** Start **
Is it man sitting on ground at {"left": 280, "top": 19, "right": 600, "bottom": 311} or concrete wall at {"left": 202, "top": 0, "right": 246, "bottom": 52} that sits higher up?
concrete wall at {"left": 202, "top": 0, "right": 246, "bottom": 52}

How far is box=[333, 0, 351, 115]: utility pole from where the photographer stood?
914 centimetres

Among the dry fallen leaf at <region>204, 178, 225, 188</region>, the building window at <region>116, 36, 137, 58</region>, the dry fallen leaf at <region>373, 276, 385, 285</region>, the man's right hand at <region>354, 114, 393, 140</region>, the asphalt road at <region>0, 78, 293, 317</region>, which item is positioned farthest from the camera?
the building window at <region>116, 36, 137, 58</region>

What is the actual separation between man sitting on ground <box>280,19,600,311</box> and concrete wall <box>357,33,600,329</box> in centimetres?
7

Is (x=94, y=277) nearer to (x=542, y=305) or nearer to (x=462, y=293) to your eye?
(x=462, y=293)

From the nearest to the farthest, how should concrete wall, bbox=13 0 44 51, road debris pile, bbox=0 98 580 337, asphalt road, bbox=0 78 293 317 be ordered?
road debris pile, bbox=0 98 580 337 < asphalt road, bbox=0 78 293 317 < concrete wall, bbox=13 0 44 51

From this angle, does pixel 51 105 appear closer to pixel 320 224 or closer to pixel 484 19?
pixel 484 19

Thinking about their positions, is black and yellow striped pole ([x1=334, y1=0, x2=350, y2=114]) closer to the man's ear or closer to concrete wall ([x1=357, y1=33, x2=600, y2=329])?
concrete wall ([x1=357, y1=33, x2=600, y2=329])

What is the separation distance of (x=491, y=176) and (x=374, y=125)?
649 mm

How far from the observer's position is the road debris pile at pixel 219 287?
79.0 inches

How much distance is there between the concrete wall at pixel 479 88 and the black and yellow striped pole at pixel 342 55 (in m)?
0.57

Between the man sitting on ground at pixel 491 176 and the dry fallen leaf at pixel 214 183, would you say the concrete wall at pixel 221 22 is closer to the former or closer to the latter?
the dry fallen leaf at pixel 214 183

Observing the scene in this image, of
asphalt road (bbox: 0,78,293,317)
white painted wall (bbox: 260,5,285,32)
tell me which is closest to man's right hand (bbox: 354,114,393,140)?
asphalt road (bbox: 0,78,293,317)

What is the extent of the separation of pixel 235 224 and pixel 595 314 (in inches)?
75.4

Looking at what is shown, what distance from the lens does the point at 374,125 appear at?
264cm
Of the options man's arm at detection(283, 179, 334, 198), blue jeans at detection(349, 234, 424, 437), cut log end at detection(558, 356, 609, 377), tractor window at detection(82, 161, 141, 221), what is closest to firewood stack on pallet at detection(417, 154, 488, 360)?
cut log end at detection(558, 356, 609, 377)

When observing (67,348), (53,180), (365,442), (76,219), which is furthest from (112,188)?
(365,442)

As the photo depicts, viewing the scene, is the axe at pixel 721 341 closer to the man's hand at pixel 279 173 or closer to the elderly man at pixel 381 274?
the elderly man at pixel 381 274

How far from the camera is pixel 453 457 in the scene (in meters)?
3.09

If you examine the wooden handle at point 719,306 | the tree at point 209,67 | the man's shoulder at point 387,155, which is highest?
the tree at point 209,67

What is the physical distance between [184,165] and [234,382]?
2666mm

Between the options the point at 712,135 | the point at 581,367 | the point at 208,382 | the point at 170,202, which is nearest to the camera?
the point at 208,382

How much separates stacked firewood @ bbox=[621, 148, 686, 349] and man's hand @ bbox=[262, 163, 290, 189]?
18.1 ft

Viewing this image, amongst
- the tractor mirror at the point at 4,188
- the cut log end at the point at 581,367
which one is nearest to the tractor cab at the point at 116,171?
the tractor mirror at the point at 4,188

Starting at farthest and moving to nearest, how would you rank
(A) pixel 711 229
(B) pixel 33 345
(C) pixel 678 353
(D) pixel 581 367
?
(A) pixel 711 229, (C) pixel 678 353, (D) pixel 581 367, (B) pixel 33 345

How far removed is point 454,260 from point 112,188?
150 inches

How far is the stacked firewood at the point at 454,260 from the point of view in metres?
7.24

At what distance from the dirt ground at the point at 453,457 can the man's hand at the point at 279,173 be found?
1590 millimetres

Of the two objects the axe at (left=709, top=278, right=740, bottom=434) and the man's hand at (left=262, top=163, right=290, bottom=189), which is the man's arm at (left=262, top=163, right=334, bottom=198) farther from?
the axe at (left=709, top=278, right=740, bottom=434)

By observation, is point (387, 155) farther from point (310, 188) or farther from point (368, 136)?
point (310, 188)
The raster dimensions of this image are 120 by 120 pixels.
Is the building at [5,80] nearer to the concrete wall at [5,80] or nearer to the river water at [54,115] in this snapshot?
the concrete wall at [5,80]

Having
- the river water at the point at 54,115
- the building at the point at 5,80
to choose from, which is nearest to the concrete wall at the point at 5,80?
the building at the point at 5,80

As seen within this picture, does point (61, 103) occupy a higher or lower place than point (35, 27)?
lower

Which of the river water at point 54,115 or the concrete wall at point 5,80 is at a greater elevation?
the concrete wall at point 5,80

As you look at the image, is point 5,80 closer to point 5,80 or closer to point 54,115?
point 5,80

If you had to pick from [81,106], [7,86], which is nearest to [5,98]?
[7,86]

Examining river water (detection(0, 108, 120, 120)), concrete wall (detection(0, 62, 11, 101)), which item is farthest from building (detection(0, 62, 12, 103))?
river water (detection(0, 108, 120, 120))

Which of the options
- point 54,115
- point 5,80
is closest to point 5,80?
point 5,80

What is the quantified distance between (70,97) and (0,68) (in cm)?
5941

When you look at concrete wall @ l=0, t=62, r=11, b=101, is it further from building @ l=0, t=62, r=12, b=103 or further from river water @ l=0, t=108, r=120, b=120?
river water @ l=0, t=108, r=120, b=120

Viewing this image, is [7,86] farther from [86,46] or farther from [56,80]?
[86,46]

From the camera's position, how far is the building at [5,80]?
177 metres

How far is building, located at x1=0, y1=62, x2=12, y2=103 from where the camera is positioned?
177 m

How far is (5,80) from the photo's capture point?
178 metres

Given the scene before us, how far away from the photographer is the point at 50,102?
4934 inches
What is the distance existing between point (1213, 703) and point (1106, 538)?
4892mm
** End **
▶ **THE PROBLEM**: What do the records say? Quote them all exactly.

▶ **SOLUTION TO THIS EXERCISE**:
Is it man sitting on ground at {"left": 280, "top": 19, "right": 600, "bottom": 311} or concrete wall at {"left": 202, "top": 0, "right": 246, "bottom": 52} that sits higher up?
concrete wall at {"left": 202, "top": 0, "right": 246, "bottom": 52}

How far is box=[333, 0, 351, 115]: utility pole from where the photographer stood?
914 centimetres

Among the dry fallen leaf at <region>204, 178, 225, 188</region>, the building window at <region>116, 36, 137, 58</region>, the dry fallen leaf at <region>373, 276, 385, 285</region>, the man's right hand at <region>354, 114, 393, 140</region>, the asphalt road at <region>0, 78, 293, 317</region>, which item is positioned farthest from the camera?
the building window at <region>116, 36, 137, 58</region>

What is the actual separation between man sitting on ground <box>280,19,600,311</box> and concrete wall <box>357,33,600,329</box> in centimetres?
7

Is (x=94, y=277) nearer to (x=542, y=305) or nearer to (x=462, y=293) to your eye?
(x=462, y=293)

From the nearest to the farthest, how should concrete wall, bbox=13 0 44 51, road debris pile, bbox=0 98 580 337, asphalt road, bbox=0 78 293 317 be ordered?
road debris pile, bbox=0 98 580 337 < asphalt road, bbox=0 78 293 317 < concrete wall, bbox=13 0 44 51

From this angle, does pixel 51 105 appear closer to pixel 320 224 or closer to pixel 484 19?
pixel 484 19

Thinking about their positions, is black and yellow striped pole ([x1=334, y1=0, x2=350, y2=114]) closer to the man's ear or closer to concrete wall ([x1=357, y1=33, x2=600, y2=329])?
concrete wall ([x1=357, y1=33, x2=600, y2=329])

What is the separation distance of (x=491, y=176) and (x=374, y=125)?
649 mm

How far from the observer's position is the road debris pile at pixel 219 287?
79.0 inches

How much distance is there between the concrete wall at pixel 479 88 and the black and yellow striped pole at pixel 342 55 (in m)?
0.57

Between the man sitting on ground at pixel 491 176 and the dry fallen leaf at pixel 214 183, would you say the concrete wall at pixel 221 22 is closer to the former or closer to the latter?
the dry fallen leaf at pixel 214 183

Observing the scene in this image, of
asphalt road (bbox: 0,78,293,317)
white painted wall (bbox: 260,5,285,32)
tell me which is closest to man's right hand (bbox: 354,114,393,140)?
asphalt road (bbox: 0,78,293,317)

What is the extent of the separation of pixel 235 224 and pixel 595 314 (in inches)?
75.4

Looking at what is shown, what distance from the lens does the point at 374,125 appear at?
264cm
Of the options man's arm at detection(283, 179, 334, 198), blue jeans at detection(349, 234, 424, 437), cut log end at detection(558, 356, 609, 377), tractor window at detection(82, 161, 141, 221), what is closest to firewood stack on pallet at detection(417, 154, 488, 360)?
cut log end at detection(558, 356, 609, 377)

When observing (67,348), (53,180), (365,442), (76,219), which is furthest from (112,188)?
(365,442)

As the photo depicts, viewing the scene, is the axe at pixel 721 341 closer to the man's hand at pixel 279 173 or closer to the elderly man at pixel 381 274?
the elderly man at pixel 381 274

How far from the camera is pixel 453 457 in the scene (in meters)?
3.09

If you examine the wooden handle at point 719,306 | the tree at point 209,67 | the man's shoulder at point 387,155, which is highest?
the tree at point 209,67

What is the physical distance between [184,165] and [234,382]?
2666mm

Between the options the point at 712,135 | the point at 581,367 | the point at 208,382 | the point at 170,202, which is nearest to the camera?
the point at 208,382

How much separates stacked firewood @ bbox=[621, 148, 686, 349] and man's hand @ bbox=[262, 163, 290, 189]?
18.1 ft

Viewing this image, amongst
- the tractor mirror at the point at 4,188
- the cut log end at the point at 581,367
which one is nearest to the tractor cab at the point at 116,171?
the tractor mirror at the point at 4,188

Starting at farthest and moving to nearest, how would you rank
(A) pixel 711 229
(B) pixel 33 345
(C) pixel 678 353
(D) pixel 581 367
?
(A) pixel 711 229, (C) pixel 678 353, (D) pixel 581 367, (B) pixel 33 345

How far removed is point 454,260 from point 112,188?
150 inches

How far is the stacked firewood at the point at 454,260 from the point of view in metres?
7.24

At what distance from the dirt ground at the point at 453,457 can the man's hand at the point at 279,173 be found?
1590 millimetres

Of the two objects the axe at (left=709, top=278, right=740, bottom=434) and the man's hand at (left=262, top=163, right=290, bottom=189), which is the man's arm at (left=262, top=163, right=334, bottom=198) farther from?
the axe at (left=709, top=278, right=740, bottom=434)

By observation, is point (387, 155) farther from point (310, 188) or farther from point (368, 136)?
point (310, 188)
The raster dimensions of this image are 120 by 120 pixels.
Is the building at [5,80] nearer to the concrete wall at [5,80] or nearer to the river water at [54,115] in this snapshot?
the concrete wall at [5,80]

Having
- the river water at the point at 54,115
- the building at the point at 5,80
to choose from, which is nearest to the concrete wall at the point at 5,80?
the building at the point at 5,80

As seen within this picture, does point (61, 103) occupy a higher or lower place than point (35, 27)?
lower

Which of the river water at point 54,115 or the concrete wall at point 5,80 is at a greater elevation?
the concrete wall at point 5,80

As you look at the image, is point 5,80 closer to point 5,80 or closer to point 54,115?
point 5,80

If you had to pick from [81,106], [7,86], which is nearest to [5,98]?
[7,86]

Examining river water (detection(0, 108, 120, 120)), concrete wall (detection(0, 62, 11, 101)), which item is farthest from building (detection(0, 62, 12, 103))?
river water (detection(0, 108, 120, 120))

Which of the options
- point 54,115
- point 5,80
is closest to point 5,80?
point 5,80

What is the quantified distance between (70,97) and (0,68) (in cm)?
5941

When you look at concrete wall @ l=0, t=62, r=11, b=101, is it further from building @ l=0, t=62, r=12, b=103 or further from river water @ l=0, t=108, r=120, b=120?
river water @ l=0, t=108, r=120, b=120

Viewing this image, is [7,86] farther from [86,46] or farther from [56,80]?
[86,46]

From the camera's position, how far is the building at [5,80]?
177 metres

How far is building, located at x1=0, y1=62, x2=12, y2=103 from where the camera is positioned?
177 m

How far is (5,80) from the photo's capture point?
178 metres

Given the scene before us, how far away from the photographer is the point at 50,102?
4934 inches
What is the distance existing between point (1213, 703) and point (1106, 538)?
4892mm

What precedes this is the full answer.